◆ **Source text**
###### Content under Creative Commons Attribution license CC-BY 4.0, code under BSD 3-Clause License © 2021 Lorena A. Barba, Tingyu Wang

# Overfitting and Regularization

In [None]:
from matplotlib import pyplot as plt
from autograd import grad
import autograd.numpy as np

## Polynomial Regression

Let's generate some synthetic data using a polynomial function of $y = x^4 + x^3 - 4x^2 $ with noise.

In [None]:
# synthetic data
np.random.seed(5)
x = np.linspace(-3, 3, 20)
y = x**4 + x**3 - 4*x**2 + 8*np.random.normal(size=len(x))
plt.scatter(x, y);

Suppose now we are only given the data (not the function that generates them), and our goal is to curve fit the data. The nonlinear relationship between $x$ and $y$ suggests that a linear regression will fail. Intuitively, nonlinear models should be a good fit, and among them, regressions using polynomial functions may first come to your mind.

Data items:

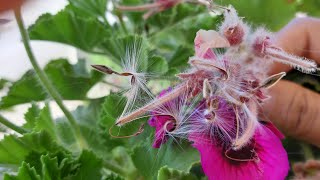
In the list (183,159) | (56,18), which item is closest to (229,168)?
(183,159)

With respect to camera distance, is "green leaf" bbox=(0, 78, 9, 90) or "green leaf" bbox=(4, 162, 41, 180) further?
"green leaf" bbox=(0, 78, 9, 90)

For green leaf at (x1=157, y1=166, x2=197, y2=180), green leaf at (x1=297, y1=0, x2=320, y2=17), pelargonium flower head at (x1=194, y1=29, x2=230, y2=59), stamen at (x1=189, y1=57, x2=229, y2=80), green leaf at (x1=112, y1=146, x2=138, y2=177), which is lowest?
green leaf at (x1=112, y1=146, x2=138, y2=177)

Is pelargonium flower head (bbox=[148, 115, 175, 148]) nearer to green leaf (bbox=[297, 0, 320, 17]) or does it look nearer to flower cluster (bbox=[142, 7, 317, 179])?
flower cluster (bbox=[142, 7, 317, 179])

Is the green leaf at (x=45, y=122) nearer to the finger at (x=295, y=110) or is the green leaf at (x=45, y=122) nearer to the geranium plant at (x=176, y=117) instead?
the geranium plant at (x=176, y=117)

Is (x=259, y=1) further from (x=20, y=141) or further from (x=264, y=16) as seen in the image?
(x=20, y=141)

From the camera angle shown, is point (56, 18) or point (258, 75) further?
point (56, 18)

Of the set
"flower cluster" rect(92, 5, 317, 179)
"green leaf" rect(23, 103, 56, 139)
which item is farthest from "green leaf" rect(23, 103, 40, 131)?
"flower cluster" rect(92, 5, 317, 179)

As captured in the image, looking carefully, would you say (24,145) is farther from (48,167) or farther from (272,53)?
(272,53)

◆ **Written exercise A**
Copy the part of the overfitting notebook starting with "y = x**4 + x**3" and going on through "to your mind.".
◆ **Written exercise B**
Rewrite the data items starting with the line with "Is (x=259, y=1)" and going on through the end of the data items. Keep each request unchanged, but multiply every coordinate and box value in the answers by 0.6 and round it to a whole number, rounding halves up.

◆ **Exercise result A**
y = x**4 + x**3 - 4*x**2 + 8*np.random.normal(size=len(x))
plt.scatter(x, y);

Suppose now we are only given the data (not the function that generates them), and our goal is to curve fit the data. The nonlinear relationship between $x$ and $y$ suggests that a linear regression will fail. Intuitively, nonlinear models should be a good fit, and among them, regressions using polynomial functions may first come to your mind.

◆ **Exercise result B**
Is (x=259, y=1) further from (x=20, y=141) or further from (x=264, y=16) as seen in the image?
(x=12, y=85)

From the camera angle shown, is point (56, 18) or point (258, 75) further?
point (34, 11)

Of the set
"flower cluster" rect(92, 5, 317, 179)
"green leaf" rect(23, 103, 56, 139)
which item is farthest from "green leaf" rect(23, 103, 40, 131)?
"flower cluster" rect(55, 3, 190, 107)

As captured in the image, looking carefully, would you say (24,145) is farther from (48,167) or farther from (272,53)?
(163,32)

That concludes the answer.